Da tempo, i nomi delle leggi americane non riflettono il contenuto, ma lo incorniciano. “Clear Skies Act” per un testo che secondo molti indeboliva il Clean Air Act. “Healthy Forests Initiative” per una norma che di base apriva le foreste al disboscamento commerciale. Non si cerca tanto coerenza, quanto l’impatto, la narrazione, la cornice interpretativa. E “One Big Beautiful Bill” funziona come un trailer in tre parole.

In questo, con il video 80s-style, Trump gioca su un doppio piano: da un lato la tradizione politica del marketing legislativo, dall’altro la grammatica digitale della cultura meme. Una grammatica che privilegia la ripetizione, l’ironia, la riconoscibilità.
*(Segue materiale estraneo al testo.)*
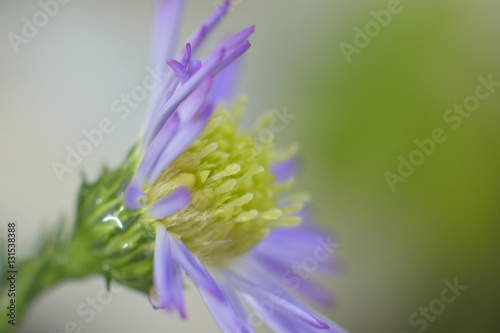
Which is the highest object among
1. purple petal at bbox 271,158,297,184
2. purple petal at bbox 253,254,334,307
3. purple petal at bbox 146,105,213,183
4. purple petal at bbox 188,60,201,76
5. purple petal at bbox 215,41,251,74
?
purple petal at bbox 188,60,201,76

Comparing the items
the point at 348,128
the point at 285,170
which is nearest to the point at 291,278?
the point at 285,170

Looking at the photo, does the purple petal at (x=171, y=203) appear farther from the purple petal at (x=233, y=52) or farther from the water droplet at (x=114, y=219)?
the purple petal at (x=233, y=52)

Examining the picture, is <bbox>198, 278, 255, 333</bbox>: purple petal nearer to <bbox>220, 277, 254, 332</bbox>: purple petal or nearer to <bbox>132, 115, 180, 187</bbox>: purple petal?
<bbox>220, 277, 254, 332</bbox>: purple petal

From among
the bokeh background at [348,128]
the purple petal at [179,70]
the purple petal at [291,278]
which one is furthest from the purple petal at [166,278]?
the bokeh background at [348,128]

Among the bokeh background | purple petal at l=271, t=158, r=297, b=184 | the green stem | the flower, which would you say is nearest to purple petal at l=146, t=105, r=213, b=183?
the flower

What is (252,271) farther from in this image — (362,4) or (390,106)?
(362,4)

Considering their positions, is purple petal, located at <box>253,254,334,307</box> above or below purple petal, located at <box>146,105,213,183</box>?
below

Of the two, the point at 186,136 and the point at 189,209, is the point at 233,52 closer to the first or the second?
the point at 186,136
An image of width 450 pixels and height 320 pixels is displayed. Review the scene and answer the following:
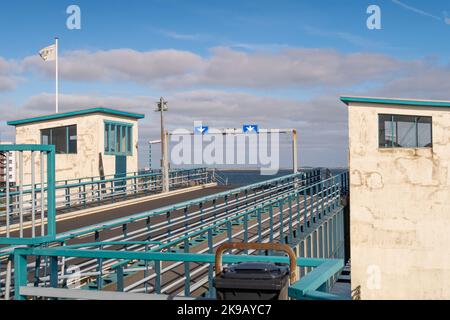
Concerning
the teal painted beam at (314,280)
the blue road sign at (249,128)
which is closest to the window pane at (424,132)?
the blue road sign at (249,128)

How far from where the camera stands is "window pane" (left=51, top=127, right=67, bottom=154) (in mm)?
26922

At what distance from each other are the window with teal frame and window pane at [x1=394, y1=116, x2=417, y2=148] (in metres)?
13.8

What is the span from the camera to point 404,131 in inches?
798

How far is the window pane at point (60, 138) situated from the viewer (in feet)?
88.3

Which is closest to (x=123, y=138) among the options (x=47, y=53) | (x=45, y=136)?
(x=45, y=136)

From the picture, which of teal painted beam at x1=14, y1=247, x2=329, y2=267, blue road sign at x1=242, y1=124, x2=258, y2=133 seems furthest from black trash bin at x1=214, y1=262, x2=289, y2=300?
blue road sign at x1=242, y1=124, x2=258, y2=133

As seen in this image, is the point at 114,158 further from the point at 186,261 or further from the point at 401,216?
the point at 186,261

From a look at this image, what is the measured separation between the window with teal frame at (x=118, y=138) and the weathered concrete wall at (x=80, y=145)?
54cm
E soprattutto: la replicabilità.

Il reel condiviso dalla Casa Bianca è un esempio perfetto di questo processo. Una finzione pubblicitaria dal tono nostalgico, costruita per essere condivisa, remixata, memorizzata. Non spiega la legge: la vende. Come fosse un prodotto da supermercato. O da palestra.

Ed è un prodotto che potrebbe funzionare molto bene.

Il Reuters Institute Digital News Report 2025 certifica una tendenza chiara: per la prima volta i social e i contenuti video sono stati indicati come principale fonte di informazione politica, superando tv e siti tradizionali, in particolare tra gli under 35. Più del 50% dei giovani riceve notizie da canali digitali, con YouTube, TikTok e X (ex-Twitter) in testa – quest’ultima in netta crescita tra gli elettori conservatori.

Ed è proprio qui che il dato si fa interessante, almeno dal punto di vista strategico. Perché se è vero che la fascia 18–34 anni vota meno delle altre, è anche quella più esposta – e più permeabile – alla logica del contenuto che scorre: breve, semplificato, riconoscibile. Parlare il loro linguaggio, fatto di reel, emoji e battute remixate, significa non solo intercettare l’attenzione, ma costruire frame che sedimentano. Prima ancora che decidano se andare alle urne, decidono se una legge è “bella”. E se vale la pena condividerla. Al caos progressista, al wokismo, alla debolezza istituzionale, si risponde con tre parole maiuscole: BIG. BEAUTIFUL. BILL.

Non è importante cosa c’è nella legge.
È importante che sia beautiful.
E che funzioni bene.
Soprattutto se si scrolla con il pollice tra un reel e l’altro.